> INSTRUCTIONS TO FOLLOW:
Copy the stretch of the listing below from its first line through the line containing "4. the utility pole at (x=313, y=638)", word for word.

Records:
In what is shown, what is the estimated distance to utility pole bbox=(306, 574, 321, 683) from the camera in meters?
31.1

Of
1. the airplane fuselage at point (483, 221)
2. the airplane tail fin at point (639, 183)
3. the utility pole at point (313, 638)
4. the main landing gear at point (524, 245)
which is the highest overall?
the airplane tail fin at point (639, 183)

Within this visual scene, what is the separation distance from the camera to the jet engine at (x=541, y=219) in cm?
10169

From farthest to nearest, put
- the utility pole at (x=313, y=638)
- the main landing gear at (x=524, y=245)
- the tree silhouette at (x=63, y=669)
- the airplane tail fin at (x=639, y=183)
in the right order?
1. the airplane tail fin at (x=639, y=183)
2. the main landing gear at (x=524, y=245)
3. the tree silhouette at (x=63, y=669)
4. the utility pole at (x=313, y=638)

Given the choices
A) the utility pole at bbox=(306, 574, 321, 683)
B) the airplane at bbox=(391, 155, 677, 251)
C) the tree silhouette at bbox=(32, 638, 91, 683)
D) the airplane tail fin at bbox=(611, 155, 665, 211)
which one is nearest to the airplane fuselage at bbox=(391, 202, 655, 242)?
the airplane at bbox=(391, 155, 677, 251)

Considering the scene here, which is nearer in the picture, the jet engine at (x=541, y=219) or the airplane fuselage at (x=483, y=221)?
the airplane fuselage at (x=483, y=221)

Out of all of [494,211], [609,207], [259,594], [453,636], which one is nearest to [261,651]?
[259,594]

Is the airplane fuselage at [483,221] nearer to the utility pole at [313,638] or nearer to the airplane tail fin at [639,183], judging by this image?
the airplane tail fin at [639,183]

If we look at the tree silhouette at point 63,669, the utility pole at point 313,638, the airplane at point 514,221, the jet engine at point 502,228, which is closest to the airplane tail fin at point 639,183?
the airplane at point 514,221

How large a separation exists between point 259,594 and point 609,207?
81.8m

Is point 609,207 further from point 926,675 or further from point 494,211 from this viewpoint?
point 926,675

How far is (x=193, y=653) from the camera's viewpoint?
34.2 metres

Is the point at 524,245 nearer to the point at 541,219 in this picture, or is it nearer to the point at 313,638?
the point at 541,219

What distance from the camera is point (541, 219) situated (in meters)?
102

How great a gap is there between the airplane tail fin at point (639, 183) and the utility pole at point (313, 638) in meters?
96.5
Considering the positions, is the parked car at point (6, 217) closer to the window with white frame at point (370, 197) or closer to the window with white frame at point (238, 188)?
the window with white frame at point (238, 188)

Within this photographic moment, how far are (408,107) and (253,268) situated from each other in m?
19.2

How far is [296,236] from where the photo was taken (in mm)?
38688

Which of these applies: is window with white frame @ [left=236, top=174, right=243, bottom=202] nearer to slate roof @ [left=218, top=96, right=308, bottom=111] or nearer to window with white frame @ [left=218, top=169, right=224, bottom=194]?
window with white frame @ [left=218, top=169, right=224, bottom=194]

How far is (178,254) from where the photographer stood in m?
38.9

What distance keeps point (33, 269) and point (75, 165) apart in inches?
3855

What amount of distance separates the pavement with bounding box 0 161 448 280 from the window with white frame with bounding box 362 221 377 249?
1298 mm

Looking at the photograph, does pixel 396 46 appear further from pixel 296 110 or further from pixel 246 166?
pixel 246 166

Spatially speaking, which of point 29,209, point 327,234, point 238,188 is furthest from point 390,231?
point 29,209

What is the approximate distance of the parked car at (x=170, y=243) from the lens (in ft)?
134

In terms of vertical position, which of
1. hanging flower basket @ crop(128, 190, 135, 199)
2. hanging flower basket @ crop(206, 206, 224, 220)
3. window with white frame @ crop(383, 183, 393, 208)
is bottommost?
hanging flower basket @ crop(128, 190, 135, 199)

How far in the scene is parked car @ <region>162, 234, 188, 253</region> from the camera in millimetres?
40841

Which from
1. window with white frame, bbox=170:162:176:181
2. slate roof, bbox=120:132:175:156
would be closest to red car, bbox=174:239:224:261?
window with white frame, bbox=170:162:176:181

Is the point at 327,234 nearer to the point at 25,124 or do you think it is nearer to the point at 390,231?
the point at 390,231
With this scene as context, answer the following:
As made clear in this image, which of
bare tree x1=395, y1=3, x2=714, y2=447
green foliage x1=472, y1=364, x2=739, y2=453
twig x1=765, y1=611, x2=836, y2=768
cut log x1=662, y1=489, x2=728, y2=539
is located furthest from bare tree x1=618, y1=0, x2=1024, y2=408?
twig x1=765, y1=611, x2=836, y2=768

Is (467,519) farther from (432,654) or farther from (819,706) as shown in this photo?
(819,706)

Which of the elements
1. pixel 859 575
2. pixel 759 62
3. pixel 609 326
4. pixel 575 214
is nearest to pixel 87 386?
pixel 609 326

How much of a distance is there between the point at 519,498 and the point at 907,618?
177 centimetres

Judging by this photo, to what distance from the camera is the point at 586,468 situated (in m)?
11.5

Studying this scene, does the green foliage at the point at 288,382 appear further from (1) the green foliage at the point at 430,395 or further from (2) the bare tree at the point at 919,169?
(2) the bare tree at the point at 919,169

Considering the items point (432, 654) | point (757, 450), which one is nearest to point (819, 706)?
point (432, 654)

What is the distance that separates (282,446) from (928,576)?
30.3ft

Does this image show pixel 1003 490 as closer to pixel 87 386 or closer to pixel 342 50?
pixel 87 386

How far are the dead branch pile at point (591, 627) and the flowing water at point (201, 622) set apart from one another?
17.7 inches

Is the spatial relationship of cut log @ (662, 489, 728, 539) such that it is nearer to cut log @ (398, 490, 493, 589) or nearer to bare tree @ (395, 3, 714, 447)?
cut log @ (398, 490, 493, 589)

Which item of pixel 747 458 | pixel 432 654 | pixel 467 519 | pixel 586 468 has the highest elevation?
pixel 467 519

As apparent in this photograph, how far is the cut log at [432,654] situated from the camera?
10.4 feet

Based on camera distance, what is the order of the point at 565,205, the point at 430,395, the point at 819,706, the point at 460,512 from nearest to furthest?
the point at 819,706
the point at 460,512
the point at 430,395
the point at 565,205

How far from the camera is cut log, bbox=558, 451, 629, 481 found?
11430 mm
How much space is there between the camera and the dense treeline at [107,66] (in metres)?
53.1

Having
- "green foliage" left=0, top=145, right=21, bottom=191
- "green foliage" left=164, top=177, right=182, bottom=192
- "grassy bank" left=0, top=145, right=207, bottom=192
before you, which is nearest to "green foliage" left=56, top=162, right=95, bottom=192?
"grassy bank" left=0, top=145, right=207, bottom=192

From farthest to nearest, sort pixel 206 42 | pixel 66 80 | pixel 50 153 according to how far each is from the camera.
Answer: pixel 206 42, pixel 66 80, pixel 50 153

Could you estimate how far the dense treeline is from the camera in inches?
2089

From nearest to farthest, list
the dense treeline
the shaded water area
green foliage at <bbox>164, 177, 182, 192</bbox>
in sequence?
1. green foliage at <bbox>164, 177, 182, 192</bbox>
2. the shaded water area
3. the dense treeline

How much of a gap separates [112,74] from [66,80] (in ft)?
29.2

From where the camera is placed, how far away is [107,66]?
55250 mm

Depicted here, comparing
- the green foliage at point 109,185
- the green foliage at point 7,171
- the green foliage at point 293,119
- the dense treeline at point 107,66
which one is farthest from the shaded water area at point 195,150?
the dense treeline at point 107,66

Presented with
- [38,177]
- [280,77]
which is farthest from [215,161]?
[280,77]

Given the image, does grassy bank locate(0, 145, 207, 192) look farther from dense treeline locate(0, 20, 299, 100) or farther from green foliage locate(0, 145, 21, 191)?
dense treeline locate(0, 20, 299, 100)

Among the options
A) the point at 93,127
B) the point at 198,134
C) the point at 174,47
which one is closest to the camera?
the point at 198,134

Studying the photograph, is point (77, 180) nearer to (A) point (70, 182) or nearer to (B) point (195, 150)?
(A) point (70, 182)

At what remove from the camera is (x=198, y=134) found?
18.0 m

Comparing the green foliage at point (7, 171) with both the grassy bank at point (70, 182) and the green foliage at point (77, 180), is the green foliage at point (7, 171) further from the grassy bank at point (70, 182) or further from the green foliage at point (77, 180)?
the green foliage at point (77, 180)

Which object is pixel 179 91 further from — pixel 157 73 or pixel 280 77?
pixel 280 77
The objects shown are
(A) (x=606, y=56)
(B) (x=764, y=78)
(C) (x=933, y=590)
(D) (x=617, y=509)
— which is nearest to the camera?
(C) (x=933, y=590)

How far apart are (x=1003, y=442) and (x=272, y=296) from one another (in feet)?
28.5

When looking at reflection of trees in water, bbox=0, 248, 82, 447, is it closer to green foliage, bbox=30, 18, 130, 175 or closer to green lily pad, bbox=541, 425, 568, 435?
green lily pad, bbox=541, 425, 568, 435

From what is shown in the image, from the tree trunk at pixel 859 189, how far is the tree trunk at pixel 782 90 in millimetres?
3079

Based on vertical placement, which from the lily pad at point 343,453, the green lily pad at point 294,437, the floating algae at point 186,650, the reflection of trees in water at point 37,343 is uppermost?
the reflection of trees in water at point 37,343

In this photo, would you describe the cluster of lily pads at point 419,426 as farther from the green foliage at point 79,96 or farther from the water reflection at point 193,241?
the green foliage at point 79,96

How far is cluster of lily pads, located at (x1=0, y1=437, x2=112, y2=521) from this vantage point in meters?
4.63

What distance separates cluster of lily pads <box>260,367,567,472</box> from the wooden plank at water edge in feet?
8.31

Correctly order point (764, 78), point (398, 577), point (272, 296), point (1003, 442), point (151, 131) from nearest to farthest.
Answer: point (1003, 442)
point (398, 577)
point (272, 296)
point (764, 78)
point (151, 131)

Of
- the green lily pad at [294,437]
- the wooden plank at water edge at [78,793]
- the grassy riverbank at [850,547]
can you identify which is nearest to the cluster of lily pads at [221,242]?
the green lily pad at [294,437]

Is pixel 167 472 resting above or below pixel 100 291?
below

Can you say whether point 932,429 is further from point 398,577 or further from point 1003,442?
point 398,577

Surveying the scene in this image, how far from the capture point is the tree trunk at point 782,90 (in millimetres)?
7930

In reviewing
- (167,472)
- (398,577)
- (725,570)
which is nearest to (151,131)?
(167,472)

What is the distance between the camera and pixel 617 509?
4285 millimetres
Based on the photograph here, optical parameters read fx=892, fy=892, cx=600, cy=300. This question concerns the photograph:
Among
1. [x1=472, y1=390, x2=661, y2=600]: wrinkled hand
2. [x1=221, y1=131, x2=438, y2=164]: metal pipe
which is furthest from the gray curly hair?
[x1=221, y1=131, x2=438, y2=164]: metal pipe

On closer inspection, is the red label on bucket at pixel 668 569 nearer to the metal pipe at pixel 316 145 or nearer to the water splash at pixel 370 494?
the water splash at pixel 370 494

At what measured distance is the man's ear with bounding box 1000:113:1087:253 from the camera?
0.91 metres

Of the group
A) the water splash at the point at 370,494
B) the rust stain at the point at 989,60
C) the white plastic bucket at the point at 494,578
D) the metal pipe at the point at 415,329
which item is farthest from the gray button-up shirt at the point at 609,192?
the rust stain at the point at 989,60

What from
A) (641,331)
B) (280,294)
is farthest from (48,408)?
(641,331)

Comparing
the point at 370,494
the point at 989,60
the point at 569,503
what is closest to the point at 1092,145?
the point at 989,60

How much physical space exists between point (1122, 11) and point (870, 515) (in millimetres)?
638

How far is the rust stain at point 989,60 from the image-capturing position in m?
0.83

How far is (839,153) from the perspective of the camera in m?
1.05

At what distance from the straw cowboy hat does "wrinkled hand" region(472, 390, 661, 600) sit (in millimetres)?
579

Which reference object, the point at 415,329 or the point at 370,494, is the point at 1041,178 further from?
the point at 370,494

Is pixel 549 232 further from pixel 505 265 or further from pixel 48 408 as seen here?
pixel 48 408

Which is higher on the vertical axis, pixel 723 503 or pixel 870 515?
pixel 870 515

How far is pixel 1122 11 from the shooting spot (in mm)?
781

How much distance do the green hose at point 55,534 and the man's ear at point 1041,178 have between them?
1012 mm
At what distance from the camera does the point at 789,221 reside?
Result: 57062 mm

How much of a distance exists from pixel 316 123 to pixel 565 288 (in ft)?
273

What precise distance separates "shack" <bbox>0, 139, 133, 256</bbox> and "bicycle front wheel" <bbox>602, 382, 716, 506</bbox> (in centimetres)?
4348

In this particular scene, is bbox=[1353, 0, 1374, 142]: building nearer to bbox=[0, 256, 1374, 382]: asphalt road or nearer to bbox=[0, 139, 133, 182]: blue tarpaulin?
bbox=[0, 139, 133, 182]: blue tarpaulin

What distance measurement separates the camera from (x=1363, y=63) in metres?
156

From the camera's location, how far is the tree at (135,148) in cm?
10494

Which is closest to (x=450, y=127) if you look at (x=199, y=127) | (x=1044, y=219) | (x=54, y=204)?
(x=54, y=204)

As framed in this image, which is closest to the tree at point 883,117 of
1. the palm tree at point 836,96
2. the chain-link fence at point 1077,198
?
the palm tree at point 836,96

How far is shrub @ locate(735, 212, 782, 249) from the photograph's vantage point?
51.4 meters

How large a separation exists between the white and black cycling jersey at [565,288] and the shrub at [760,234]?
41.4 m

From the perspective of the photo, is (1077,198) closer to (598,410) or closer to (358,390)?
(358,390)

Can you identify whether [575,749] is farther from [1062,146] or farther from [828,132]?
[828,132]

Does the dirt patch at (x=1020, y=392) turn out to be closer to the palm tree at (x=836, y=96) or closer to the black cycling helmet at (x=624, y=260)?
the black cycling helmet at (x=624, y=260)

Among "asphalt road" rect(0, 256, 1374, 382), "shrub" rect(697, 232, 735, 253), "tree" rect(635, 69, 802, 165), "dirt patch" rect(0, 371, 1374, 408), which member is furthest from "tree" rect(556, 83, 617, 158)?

> SOLUTION TO THE PROBLEM:
In what is shown, what is the estimated distance to utility pole bbox=(306, 574, 321, 683) from the camera in meters?
31.1

Of
1. the airplane fuselage at point (483, 221)
2. the airplane tail fin at point (639, 183)
3. the utility pole at point (313, 638)
4. the main landing gear at point (524, 245)
which is the highest overall?
the airplane tail fin at point (639, 183)

Within this visual scene, what is the separation distance from the camera to the jet engine at (x=541, y=219) in cm?
10169

From farthest to nearest, put
- the utility pole at (x=313, y=638)
- the main landing gear at (x=524, y=245)
- the tree silhouette at (x=63, y=669)
- the airplane tail fin at (x=639, y=183)
in the right order?
1. the airplane tail fin at (x=639, y=183)
2. the main landing gear at (x=524, y=245)
3. the tree silhouette at (x=63, y=669)
4. the utility pole at (x=313, y=638)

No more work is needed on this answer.